Spring is in the air!  It’s that time of year when everything seems fresh and new.  Fresh ideas of new plants to try, new marketing ideas, and new goals to aim for.              

The winter 2007 issue of The Cut Flower Quarterly was full of new plants to try.  These included some newer varieties that have been tested by fellow ASCFG members and other introductions by the many seed companies that support the ASCFG.  Having something different for your customers helps keep you ahead of the competition and sets your business apart as someplace special and helps customers remember you.                                             
New marketing ideas are just about everywhere.  Look at what other businesses are doing to make their companies succeed.  Have they come up with an interesting way to advertise or display their product?  Do they do anything special for their regular customers?  Do you have customers that have to have your flowers?  If not, you may need to make some changes in your marketing, or maybe the quality of your product.  Your customers should buy from you because you have a superior product, but also because they like to do business with you.                          

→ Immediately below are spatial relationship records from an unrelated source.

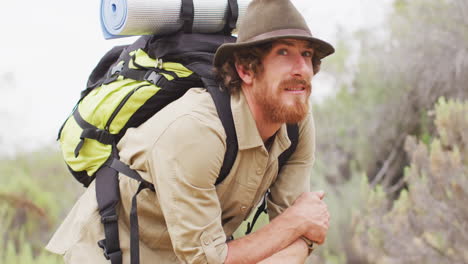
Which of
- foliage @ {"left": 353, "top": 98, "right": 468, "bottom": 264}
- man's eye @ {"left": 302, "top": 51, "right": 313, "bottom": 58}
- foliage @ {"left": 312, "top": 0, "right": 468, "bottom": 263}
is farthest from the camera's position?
foliage @ {"left": 312, "top": 0, "right": 468, "bottom": 263}

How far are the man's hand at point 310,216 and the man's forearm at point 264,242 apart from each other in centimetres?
3

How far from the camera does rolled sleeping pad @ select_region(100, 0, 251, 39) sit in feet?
8.45

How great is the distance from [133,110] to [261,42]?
1.81 ft

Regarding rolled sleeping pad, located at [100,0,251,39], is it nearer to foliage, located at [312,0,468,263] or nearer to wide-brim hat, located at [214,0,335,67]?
wide-brim hat, located at [214,0,335,67]

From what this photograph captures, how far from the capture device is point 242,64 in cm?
262

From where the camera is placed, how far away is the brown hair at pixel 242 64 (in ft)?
8.45

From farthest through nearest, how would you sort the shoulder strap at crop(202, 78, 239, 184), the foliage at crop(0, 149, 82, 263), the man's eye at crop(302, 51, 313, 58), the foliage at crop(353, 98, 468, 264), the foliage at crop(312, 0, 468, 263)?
the foliage at crop(312, 0, 468, 263), the foliage at crop(0, 149, 82, 263), the foliage at crop(353, 98, 468, 264), the man's eye at crop(302, 51, 313, 58), the shoulder strap at crop(202, 78, 239, 184)

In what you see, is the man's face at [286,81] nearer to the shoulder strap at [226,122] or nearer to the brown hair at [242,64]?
the brown hair at [242,64]

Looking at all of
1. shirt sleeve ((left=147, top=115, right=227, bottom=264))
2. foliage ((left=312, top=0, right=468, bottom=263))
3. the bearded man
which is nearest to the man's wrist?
the bearded man

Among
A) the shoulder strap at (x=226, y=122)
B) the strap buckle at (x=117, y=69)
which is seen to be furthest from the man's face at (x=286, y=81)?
the strap buckle at (x=117, y=69)

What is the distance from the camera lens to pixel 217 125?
2.45 metres

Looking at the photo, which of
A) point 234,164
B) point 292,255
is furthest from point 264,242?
point 234,164

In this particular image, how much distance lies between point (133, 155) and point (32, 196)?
163 inches

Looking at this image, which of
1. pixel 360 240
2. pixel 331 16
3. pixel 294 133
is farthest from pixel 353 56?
pixel 294 133
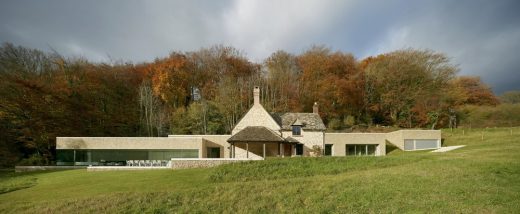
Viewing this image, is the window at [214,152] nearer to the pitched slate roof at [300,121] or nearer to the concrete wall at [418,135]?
the pitched slate roof at [300,121]

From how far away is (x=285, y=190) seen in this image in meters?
18.6

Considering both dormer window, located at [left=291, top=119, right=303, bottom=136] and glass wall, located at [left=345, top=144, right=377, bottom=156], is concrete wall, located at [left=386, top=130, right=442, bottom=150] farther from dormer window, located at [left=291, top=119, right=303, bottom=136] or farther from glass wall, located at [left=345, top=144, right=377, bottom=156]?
dormer window, located at [left=291, top=119, right=303, bottom=136]

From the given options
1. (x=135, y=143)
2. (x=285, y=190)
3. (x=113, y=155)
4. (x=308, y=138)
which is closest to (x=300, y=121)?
(x=308, y=138)

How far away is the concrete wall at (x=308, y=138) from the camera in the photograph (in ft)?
120

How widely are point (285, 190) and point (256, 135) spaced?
15.4 metres

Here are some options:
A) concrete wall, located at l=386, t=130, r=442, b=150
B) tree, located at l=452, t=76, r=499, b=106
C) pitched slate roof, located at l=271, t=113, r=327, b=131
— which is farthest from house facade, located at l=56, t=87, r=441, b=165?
tree, located at l=452, t=76, r=499, b=106

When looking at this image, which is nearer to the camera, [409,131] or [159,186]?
[159,186]

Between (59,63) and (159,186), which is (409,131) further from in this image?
(59,63)

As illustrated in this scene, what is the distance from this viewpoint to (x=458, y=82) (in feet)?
176

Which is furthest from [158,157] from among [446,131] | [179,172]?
[446,131]

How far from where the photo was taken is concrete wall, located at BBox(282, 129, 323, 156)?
120 ft

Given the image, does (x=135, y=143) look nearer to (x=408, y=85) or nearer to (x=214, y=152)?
(x=214, y=152)

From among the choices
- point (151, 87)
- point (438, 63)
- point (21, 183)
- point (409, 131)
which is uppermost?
point (438, 63)

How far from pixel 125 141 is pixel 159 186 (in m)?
18.5
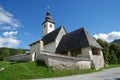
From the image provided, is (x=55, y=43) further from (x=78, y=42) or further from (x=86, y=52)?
(x=86, y=52)

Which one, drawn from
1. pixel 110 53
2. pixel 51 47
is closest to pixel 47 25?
pixel 51 47

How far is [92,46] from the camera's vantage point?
25.2m

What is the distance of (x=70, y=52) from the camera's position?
27594mm

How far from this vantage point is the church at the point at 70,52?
20703mm

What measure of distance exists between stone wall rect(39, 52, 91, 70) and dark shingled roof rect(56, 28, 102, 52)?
404 cm

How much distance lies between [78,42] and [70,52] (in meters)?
2.51

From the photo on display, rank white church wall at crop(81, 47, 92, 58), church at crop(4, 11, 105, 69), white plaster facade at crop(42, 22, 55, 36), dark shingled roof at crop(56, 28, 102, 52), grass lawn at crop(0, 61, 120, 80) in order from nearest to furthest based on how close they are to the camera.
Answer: grass lawn at crop(0, 61, 120, 80), church at crop(4, 11, 105, 69), white church wall at crop(81, 47, 92, 58), dark shingled roof at crop(56, 28, 102, 52), white plaster facade at crop(42, 22, 55, 36)

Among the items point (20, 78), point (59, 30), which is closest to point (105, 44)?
point (59, 30)

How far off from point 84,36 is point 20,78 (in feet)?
49.8

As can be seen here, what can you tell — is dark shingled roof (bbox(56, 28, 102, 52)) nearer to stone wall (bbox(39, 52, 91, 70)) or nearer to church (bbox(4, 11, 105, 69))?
church (bbox(4, 11, 105, 69))

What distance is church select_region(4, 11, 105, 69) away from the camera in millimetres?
20703

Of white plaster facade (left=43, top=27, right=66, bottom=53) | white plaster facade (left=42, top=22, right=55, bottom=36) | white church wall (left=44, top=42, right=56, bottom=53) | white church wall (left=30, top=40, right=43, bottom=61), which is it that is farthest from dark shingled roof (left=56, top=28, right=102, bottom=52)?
white plaster facade (left=42, top=22, right=55, bottom=36)

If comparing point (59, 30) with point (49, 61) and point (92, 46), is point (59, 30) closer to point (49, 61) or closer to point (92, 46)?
point (92, 46)

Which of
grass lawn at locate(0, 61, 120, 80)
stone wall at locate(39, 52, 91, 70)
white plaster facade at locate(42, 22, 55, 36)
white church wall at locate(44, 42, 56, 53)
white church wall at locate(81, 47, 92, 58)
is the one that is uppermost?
white plaster facade at locate(42, 22, 55, 36)
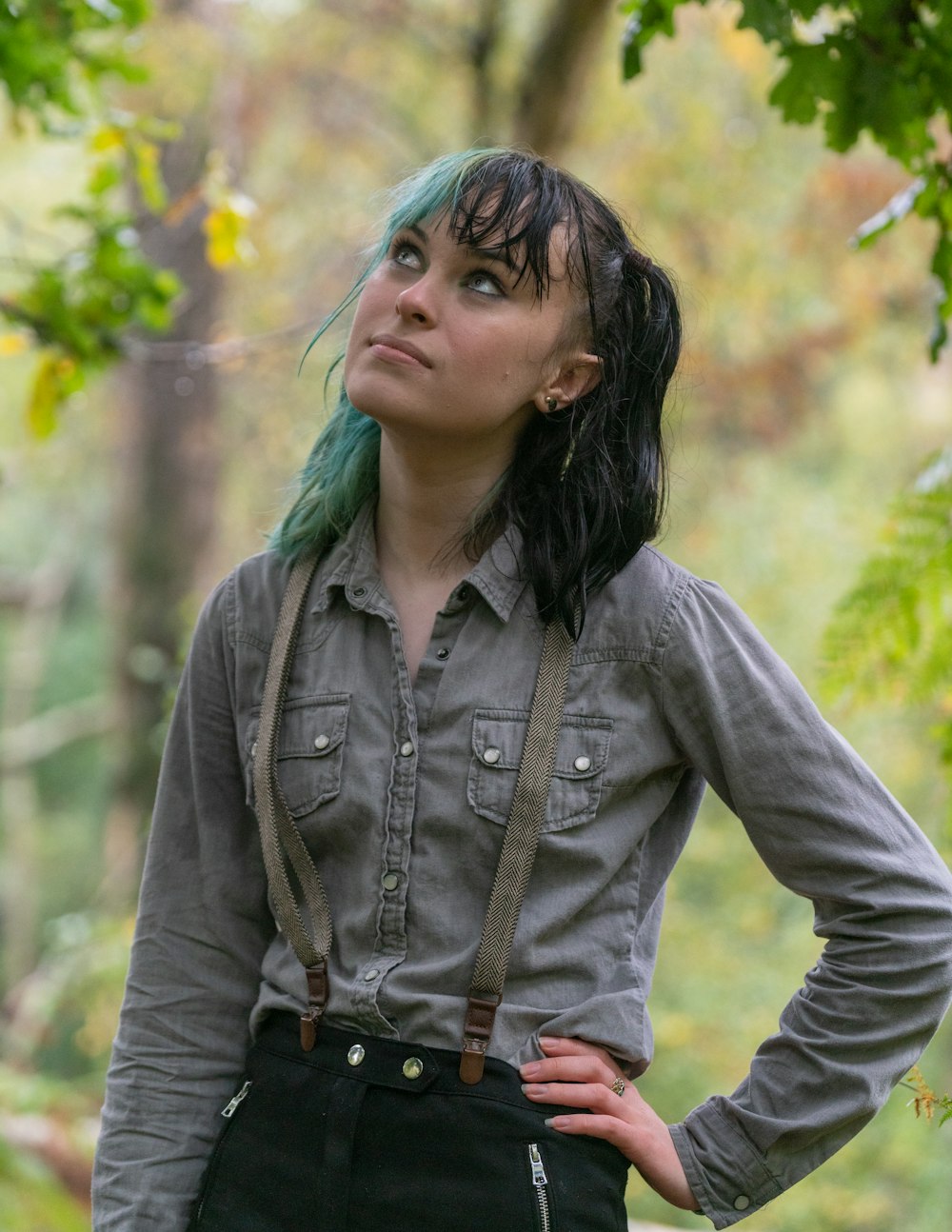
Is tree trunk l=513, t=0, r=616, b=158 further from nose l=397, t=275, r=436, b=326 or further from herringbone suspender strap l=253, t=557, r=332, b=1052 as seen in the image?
herringbone suspender strap l=253, t=557, r=332, b=1052

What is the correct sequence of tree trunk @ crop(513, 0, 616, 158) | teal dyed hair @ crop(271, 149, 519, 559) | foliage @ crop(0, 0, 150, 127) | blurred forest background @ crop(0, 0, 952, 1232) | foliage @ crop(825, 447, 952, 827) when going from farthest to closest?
blurred forest background @ crop(0, 0, 952, 1232) → tree trunk @ crop(513, 0, 616, 158) → foliage @ crop(825, 447, 952, 827) → foliage @ crop(0, 0, 150, 127) → teal dyed hair @ crop(271, 149, 519, 559)

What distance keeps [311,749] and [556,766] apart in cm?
32

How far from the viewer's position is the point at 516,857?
162 centimetres

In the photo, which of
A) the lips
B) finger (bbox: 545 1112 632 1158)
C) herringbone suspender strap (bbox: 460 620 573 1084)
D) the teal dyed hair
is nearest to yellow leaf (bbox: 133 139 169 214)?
the teal dyed hair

Do you have new goals for this year, or are you still working on last year’s goals that weren’t reached?  Maybe you didn’t get all your succession planting done on time, or keep the weeds under control.  Do you still need that bigger cooler or new delivery van?  Do you want to increase sales by 10%, 20%, or maybe even more?  Make this the year to meet your goals.                                

It’s also the time to find new seasonal help.  This is possibly the most difficult part of having a business.  You may have to interview dozens of applicants, to find just one good employee.  To find one great employee may take years.  When you do find employees who are right for your company, invest in them with not just a fair salary, but also with realistic expectations, and recognition of a job well done. Taking your employees to ASCFG Regional Meetings or even the National Conference goes a long way in letting them know that you value them as an important part of your business.  Keeping employees happy can be as easy (and cheap) as keeping popsicles in the freezer for those hot summer days, or offering paid vacation and other benefits if you can afford the added cost.  Every employee should want to come to work and be concerned for the well-being of your company.  If not, keep looking for that great employee.  They are out there.                                    

I hope to see some of you this summer at Regional Meetings, or at the National Conference in Raleigh this fall.  It would be great to see some of your key employees there too.